— Start Material for this task —
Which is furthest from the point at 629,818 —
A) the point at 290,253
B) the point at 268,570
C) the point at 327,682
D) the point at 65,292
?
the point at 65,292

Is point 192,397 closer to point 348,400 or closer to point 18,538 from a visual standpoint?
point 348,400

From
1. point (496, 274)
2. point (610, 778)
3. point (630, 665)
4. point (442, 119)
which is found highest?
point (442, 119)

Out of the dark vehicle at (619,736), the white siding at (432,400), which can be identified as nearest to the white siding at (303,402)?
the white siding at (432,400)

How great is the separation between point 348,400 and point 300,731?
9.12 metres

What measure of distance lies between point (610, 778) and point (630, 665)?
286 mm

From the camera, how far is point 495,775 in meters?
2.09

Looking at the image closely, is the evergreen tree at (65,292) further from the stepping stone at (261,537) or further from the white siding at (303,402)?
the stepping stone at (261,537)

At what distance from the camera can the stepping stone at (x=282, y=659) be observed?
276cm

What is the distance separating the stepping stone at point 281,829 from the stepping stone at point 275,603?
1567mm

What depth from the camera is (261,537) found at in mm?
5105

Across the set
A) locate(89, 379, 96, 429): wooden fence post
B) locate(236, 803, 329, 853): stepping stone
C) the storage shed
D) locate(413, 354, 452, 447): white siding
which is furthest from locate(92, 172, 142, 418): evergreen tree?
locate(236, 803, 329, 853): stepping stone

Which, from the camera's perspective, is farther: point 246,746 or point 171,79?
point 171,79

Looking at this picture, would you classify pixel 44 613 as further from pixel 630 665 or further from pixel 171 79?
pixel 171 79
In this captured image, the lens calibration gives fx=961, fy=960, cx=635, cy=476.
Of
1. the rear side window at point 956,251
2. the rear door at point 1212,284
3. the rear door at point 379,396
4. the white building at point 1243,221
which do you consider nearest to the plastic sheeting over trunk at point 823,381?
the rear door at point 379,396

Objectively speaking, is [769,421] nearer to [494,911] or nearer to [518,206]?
— End Material for this task —
### To be done
Change "nearest" to "closest" in the listing lines starting at the line containing "In this captured" and ending at the end of the listing, leaving everything else unchanged.

### In response
In this captured image, the lens calibration gives fx=961, fy=960, cx=635, cy=476.
Of
1. the rear side window at point 956,251
2. the rear door at point 1212,284
3. the rear door at point 379,396
4. the white building at point 1243,221
which do you consider closest to the plastic sheeting over trunk at point 823,381?
the rear door at point 379,396

Objectively speaking, is [769,421] nearer to [494,911] or nearer to [518,206]?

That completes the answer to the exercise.